De l’autre côté du rempart, Ëidhae a enlacé une Niashæl embrunie qui ne lui rendait pas son étreinte.
— Il vaut mieux que tu rentres.
Ëidhae l’a lâchée, interdite, et t’a lancé un regard noir avant d’obtempérer.
— Caei, je t’en veux pas, mais je pensais pas… C’est beaucoup à digérer. J’ai presque envie de retourner dans la forêt, tu sais ?
Attendait-elle une réponse de ta part ? Tu as acquiescé, dans le doute, et Niashæl a ri tout bas.

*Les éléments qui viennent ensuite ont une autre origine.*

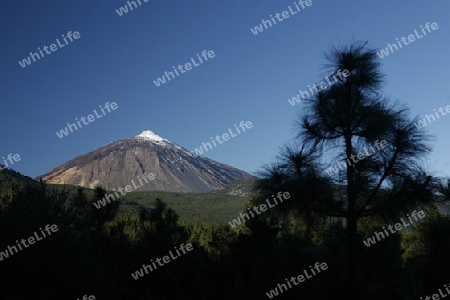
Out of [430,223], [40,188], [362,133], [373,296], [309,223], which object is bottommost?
[373,296]

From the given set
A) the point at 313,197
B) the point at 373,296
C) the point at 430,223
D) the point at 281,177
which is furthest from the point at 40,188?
the point at 430,223

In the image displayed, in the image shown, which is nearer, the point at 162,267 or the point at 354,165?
the point at 354,165

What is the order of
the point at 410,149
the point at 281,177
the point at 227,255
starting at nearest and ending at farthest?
the point at 410,149, the point at 281,177, the point at 227,255

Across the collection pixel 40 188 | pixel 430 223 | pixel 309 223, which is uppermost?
pixel 40 188

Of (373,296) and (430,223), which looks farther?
(430,223)

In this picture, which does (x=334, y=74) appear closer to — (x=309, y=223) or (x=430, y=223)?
(x=309, y=223)

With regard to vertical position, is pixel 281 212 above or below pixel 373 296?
above

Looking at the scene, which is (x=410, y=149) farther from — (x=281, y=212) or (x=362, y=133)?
(x=281, y=212)

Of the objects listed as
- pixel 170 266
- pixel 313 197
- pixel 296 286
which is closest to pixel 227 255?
pixel 170 266

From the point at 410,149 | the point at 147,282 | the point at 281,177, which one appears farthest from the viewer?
the point at 147,282
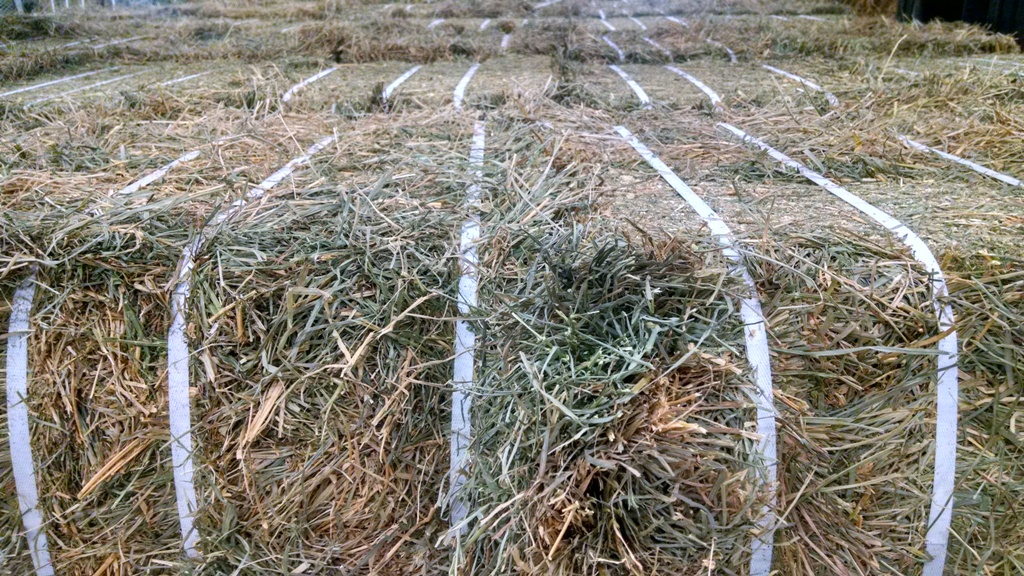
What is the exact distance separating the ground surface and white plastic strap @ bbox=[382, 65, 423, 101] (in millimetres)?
1251

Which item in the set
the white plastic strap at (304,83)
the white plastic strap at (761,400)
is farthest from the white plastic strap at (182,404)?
the white plastic strap at (304,83)

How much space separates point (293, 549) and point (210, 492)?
30cm

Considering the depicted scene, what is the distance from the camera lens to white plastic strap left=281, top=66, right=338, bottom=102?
4082 millimetres

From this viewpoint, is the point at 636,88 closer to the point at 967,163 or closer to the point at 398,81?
the point at 398,81

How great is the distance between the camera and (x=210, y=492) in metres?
2.18

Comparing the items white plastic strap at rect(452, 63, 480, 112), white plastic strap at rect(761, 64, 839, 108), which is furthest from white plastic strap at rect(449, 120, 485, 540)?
white plastic strap at rect(761, 64, 839, 108)

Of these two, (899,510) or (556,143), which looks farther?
(556,143)

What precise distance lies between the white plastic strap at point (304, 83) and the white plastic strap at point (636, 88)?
75.8 inches

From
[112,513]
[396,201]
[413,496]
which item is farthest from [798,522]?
[112,513]

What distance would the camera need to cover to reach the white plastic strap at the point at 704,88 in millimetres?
4008

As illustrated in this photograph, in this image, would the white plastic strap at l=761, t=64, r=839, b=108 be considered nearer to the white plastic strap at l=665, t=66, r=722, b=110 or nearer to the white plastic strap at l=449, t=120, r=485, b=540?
the white plastic strap at l=665, t=66, r=722, b=110

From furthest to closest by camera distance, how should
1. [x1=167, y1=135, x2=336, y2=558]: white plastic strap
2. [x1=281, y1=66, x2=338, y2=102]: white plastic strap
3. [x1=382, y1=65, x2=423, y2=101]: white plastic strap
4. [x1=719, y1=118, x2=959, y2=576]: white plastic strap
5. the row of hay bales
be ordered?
the row of hay bales
[x1=382, y1=65, x2=423, y2=101]: white plastic strap
[x1=281, y1=66, x2=338, y2=102]: white plastic strap
[x1=167, y1=135, x2=336, y2=558]: white plastic strap
[x1=719, y1=118, x2=959, y2=576]: white plastic strap

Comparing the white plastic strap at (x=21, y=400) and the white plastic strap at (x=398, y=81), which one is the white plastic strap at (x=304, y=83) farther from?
the white plastic strap at (x=21, y=400)

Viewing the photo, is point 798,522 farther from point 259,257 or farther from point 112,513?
point 112,513
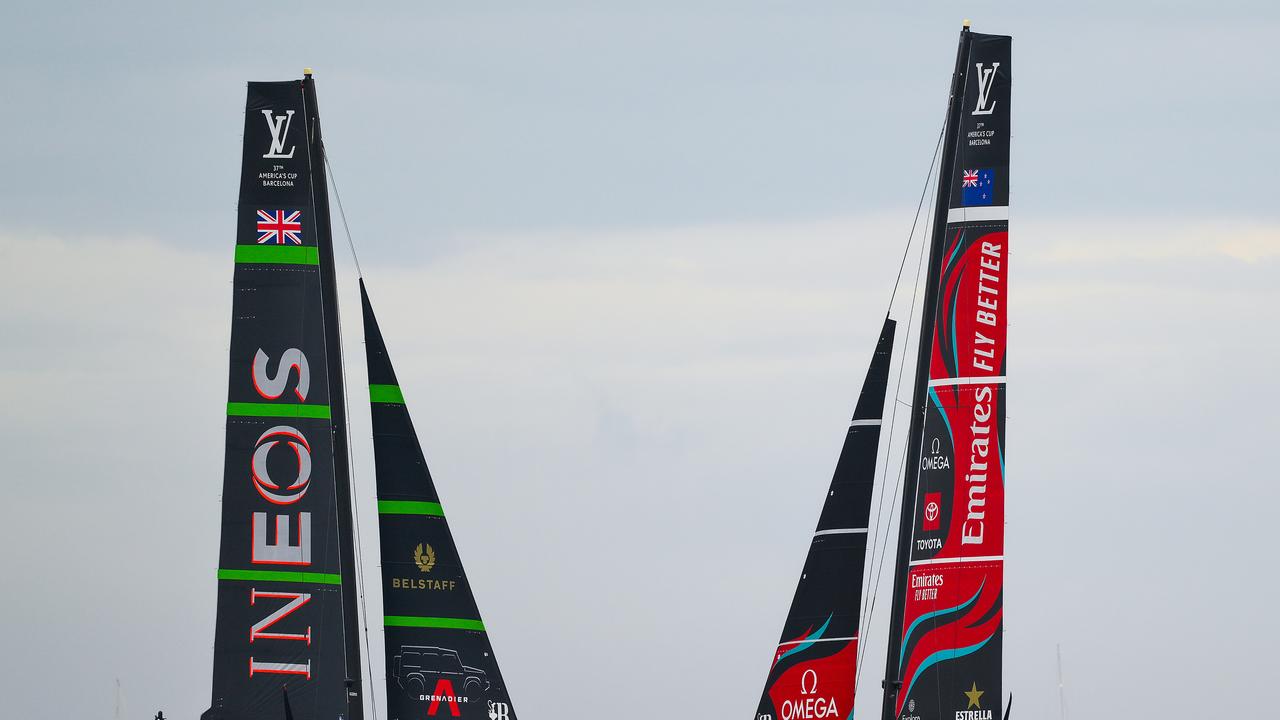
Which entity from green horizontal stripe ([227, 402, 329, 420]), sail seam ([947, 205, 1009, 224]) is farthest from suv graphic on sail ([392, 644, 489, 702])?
sail seam ([947, 205, 1009, 224])

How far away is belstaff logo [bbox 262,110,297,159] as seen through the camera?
2547 centimetres

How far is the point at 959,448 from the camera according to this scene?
25.5 meters

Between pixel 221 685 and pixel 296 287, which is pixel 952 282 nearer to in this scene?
pixel 296 287

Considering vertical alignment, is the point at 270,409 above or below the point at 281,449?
above

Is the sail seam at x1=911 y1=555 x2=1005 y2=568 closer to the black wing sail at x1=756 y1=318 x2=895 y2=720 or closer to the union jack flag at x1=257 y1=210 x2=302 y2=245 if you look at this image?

— J’ai toujours entendu dire que les Ælvn tiennent la vie en plus haute estime que les Dai, qu’ils prônent l’égalité de toutes les formes du vivant, sans privilèges de clan ou d’espèce. C’est ce qu’ils racontent, c’est aussi ce qu’Aya croyait… Et pourtant… te voilà Nëluuj, la main des Llëmnoa, chargée de tuer des Dai.
Seule la surprise de Niashæl te surprenait.
— Je suis sûre que l’idée de l’assassin royal ôtant la vie d’un Ælv leur est inconcevable.
— Nash…
— Celle d’un Dai, par contre…
— Nash.
— Oui ?
— Les Ælvn aiment croire en leur altruisme, c’est tout. Ils préfèrent les leurs, les Dai préfèrent les leurs, et les akcin font ce qu’ils peuvent.
Niashæl ne se sentait pas prête à l’accepter.
— C’était pas censé se passer comme ça… Ils étaient censés être différents des Dai. Plus…
Tu as pouffé.
— Ils sont plus hypocrites, c’est tout.
Niashæl n’a rien dit, baissant les yeux d’un air battu ; brisé.
Son expression te peinait, mais une brève rancœur t’a envahie. Tu croyais Niashæl de ton côté. Tu t’attendais à ce qu’elle réagisse comme toi ou comme Royan. Qu’elle blague que le combat n’était pas équitable… pour les intrus. Mais non, l’amoralité du monde la sidérait. Le monde s’en contrefout, voulais-tu lui dire. Il n’y a que ceux qui vivent et ceux qui meurent.
— Rappelle-toi, Nash : « Pourquoi les Dai ont-ils des crocs ? ».
Elle a cligné des yeux comme si elle venait de se réveiller. Elle a réfléchi un instant, l’air de peiner à comprendre sa propre langue, puis s’est souvenue.
— « Pour rire avec leurs armes, tuer avec le sourire. »
Tu as hoché la tête.
— Brandis tes armes, Nash.
Un garde a dégluti assez fort pour se faire remarquer. Tu lui as souri à pleines dents. Sa gorge trop sèche n’a émis qu’un couinement.